DATA FOR THIS TASK.
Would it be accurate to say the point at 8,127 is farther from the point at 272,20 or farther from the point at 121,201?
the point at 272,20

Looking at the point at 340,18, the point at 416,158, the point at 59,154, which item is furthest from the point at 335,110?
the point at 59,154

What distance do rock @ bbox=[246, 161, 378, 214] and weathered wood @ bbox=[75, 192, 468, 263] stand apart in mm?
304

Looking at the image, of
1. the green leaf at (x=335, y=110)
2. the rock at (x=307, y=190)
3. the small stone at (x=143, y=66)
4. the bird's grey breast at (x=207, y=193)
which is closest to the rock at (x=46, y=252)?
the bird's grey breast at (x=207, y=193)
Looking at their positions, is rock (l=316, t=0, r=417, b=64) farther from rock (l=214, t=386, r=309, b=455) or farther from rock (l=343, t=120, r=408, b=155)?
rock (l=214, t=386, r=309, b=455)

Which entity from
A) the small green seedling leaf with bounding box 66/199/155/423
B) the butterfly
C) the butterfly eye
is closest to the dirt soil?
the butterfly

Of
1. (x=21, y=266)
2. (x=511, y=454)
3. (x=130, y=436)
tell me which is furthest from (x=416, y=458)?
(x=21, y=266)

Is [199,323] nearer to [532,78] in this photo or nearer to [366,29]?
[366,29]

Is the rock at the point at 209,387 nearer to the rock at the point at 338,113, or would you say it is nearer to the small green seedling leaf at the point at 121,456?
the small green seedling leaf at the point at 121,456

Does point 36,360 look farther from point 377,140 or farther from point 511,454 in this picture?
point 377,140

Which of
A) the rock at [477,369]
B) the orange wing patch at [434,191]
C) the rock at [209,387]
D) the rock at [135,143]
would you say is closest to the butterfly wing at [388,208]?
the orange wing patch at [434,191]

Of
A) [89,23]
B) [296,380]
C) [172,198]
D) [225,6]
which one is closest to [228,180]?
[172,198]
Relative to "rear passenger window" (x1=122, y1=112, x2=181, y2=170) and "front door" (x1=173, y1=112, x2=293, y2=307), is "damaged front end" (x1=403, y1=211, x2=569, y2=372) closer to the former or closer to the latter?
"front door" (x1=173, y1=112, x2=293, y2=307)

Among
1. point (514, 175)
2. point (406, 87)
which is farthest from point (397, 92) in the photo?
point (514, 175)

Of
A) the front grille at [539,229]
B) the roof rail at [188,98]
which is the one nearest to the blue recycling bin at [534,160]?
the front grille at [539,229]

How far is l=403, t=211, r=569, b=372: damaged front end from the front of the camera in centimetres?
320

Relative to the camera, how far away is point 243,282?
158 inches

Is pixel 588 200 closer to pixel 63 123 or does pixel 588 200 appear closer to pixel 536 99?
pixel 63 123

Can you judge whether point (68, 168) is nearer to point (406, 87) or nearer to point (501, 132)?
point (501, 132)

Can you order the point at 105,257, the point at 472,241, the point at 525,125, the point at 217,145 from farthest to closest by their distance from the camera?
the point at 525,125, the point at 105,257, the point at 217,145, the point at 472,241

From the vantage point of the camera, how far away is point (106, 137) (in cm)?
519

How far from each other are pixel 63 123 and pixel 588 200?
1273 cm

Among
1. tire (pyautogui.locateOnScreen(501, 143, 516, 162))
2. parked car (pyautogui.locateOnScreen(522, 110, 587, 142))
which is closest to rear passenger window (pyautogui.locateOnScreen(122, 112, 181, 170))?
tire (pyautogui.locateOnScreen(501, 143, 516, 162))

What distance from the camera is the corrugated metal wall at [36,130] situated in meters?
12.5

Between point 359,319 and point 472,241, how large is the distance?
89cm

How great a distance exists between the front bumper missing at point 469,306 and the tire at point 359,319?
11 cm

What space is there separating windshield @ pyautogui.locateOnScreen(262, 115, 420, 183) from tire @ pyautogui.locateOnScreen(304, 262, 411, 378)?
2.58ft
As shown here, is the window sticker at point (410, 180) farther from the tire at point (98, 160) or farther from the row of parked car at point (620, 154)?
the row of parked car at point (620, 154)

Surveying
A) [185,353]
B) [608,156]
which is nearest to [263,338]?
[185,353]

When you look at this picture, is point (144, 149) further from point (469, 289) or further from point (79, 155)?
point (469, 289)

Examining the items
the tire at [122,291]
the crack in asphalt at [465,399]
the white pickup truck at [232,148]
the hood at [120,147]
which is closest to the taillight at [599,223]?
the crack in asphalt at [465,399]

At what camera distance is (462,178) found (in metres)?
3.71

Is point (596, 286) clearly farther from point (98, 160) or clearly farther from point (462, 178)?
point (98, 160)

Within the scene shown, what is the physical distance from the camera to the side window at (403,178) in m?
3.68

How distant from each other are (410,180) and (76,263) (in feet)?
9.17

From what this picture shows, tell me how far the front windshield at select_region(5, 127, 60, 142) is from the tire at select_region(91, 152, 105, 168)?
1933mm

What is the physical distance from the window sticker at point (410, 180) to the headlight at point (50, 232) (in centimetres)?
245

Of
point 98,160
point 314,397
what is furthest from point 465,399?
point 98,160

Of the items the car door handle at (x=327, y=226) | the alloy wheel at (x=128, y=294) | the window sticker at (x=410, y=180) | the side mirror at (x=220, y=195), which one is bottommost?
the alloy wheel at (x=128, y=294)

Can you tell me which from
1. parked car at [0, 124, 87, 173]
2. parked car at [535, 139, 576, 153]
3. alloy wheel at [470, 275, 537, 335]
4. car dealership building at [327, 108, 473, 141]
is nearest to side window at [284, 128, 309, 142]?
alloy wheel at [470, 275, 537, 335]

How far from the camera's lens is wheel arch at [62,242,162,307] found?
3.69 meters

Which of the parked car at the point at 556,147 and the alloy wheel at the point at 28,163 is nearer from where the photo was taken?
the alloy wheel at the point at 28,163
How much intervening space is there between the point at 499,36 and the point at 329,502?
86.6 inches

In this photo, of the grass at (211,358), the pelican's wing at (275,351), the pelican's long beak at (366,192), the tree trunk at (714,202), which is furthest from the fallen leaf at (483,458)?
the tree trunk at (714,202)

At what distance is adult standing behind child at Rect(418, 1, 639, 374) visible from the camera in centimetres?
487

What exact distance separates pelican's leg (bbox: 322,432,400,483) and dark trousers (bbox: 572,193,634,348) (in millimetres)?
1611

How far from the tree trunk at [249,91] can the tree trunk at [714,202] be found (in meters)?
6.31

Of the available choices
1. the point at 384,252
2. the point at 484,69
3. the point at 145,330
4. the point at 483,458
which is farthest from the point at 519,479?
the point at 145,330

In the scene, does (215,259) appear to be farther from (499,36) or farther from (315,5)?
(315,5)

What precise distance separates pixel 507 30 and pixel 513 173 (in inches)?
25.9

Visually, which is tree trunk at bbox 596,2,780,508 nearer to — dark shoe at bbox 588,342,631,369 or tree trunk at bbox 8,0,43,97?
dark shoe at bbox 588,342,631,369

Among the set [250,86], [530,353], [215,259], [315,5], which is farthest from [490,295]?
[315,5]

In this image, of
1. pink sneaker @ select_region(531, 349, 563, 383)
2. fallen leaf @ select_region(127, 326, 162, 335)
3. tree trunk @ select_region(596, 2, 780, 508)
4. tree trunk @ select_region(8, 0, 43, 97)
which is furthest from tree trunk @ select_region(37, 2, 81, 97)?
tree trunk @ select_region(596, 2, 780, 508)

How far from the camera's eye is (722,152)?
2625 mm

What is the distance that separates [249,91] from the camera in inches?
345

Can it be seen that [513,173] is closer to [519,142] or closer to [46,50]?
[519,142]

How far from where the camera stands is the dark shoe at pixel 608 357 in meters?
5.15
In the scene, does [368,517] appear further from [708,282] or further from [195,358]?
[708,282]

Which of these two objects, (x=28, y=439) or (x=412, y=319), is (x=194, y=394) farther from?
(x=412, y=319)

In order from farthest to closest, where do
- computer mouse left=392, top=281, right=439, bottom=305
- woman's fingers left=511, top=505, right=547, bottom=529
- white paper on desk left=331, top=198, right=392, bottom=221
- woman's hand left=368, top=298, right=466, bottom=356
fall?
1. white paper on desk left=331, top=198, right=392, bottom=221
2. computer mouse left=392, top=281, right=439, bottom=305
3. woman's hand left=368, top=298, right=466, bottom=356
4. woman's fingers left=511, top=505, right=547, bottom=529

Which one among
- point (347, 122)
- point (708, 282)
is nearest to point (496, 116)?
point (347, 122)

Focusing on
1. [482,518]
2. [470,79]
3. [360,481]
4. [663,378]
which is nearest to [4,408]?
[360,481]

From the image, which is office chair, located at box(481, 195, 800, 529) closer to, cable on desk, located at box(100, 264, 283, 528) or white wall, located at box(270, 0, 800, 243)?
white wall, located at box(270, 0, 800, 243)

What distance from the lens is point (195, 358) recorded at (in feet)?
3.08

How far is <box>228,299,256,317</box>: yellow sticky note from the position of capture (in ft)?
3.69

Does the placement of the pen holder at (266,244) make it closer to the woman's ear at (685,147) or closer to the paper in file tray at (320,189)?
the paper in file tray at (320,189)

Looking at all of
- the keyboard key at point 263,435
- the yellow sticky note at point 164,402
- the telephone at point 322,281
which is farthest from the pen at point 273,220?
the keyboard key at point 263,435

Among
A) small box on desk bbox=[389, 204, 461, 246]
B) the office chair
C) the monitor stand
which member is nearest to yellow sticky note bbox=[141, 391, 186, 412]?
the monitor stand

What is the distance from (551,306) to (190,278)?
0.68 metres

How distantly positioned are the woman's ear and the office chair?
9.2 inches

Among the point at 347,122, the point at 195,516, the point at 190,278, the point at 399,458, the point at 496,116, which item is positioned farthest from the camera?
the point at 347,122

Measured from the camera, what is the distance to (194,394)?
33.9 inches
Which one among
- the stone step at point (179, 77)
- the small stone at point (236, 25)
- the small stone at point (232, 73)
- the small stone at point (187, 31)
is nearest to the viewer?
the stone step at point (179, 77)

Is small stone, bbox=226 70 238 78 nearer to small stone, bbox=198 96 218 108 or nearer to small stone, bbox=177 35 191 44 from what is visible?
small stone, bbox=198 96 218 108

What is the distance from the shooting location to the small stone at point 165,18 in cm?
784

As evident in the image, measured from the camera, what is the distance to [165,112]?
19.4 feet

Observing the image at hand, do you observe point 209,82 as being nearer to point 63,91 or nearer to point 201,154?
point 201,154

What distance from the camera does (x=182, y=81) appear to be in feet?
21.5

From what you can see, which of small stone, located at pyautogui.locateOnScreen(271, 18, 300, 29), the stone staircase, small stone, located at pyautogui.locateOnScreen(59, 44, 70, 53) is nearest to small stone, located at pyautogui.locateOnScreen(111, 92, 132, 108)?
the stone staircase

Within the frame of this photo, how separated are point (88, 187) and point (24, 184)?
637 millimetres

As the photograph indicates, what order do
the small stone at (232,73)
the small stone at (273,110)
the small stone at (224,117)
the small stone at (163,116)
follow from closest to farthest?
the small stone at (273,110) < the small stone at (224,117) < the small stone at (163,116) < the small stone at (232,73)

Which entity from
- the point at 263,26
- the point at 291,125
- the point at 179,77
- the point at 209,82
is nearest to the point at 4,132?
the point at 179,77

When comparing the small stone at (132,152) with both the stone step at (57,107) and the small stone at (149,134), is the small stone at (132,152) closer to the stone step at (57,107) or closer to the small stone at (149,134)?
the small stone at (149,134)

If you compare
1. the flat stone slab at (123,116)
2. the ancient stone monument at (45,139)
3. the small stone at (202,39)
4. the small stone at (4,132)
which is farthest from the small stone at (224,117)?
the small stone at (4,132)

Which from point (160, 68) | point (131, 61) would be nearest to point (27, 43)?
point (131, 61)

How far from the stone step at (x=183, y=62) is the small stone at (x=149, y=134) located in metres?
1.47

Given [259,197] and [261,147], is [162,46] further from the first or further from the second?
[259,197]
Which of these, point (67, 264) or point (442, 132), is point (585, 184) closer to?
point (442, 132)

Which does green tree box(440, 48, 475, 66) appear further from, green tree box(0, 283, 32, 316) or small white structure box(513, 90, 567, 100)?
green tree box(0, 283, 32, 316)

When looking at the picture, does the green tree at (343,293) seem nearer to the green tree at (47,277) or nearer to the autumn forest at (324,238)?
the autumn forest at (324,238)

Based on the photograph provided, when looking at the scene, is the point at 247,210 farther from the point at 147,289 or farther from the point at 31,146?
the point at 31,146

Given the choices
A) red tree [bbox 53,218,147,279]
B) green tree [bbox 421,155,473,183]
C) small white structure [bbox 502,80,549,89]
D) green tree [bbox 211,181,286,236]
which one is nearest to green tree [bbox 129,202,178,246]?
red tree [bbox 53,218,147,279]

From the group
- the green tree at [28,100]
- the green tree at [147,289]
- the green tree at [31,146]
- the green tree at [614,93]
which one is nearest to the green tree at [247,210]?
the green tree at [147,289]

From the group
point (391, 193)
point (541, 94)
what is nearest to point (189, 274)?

INSTRUCTIONS FOR THE TASK. Emit verbatim the lines running from the one with "If you compare" through the last line of the data, both endpoints inclusive.

SOLUTION TO THIS TASK.
If you compare
1. the flat stone slab at (123,116)
2. the ancient stone monument at (45,139)
3. the small stone at (202,39)
4. the small stone at (4,132)
which is farthest from the small stone at (224,117)?
the small stone at (4,132)

Which from point (160, 68) | point (131, 61) would be nearest to point (27, 43)?
point (131, 61)

How far from the stone step at (x=183, y=62) is the small stone at (x=149, y=134) located in metres?
1.47

Given [259,197] and [261,147], is [162,46] further from the first or further from the second?
[259,197]
Which of these, point (67, 264) or point (442, 132), is point (585, 184) closer to?
point (442, 132)

Which does green tree box(440, 48, 475, 66) appear further from, green tree box(0, 283, 32, 316) or small white structure box(513, 90, 567, 100)?
green tree box(0, 283, 32, 316)

When looking at the picture, does the green tree at (343,293) seem nearer to the green tree at (47,277) or nearer to the autumn forest at (324,238)?
the autumn forest at (324,238)

Based on the photograph provided, when looking at the scene, is the point at 247,210 farther from the point at 147,289 or farther from the point at 31,146?
the point at 31,146

Given the choices
A) red tree [bbox 53,218,147,279]
B) green tree [bbox 421,155,473,183]
C) small white structure [bbox 502,80,549,89]
D) green tree [bbox 211,181,286,236]
which one is nearest to green tree [bbox 129,202,178,246]?
red tree [bbox 53,218,147,279]

From the group
- the green tree at [28,100]
- the green tree at [147,289]
- the green tree at [31,146]
- the green tree at [614,93]
which one is nearest to the green tree at [247,210]?
the green tree at [147,289]

From the group
point (391, 193)
point (541, 94)
what is nearest to point (189, 274)?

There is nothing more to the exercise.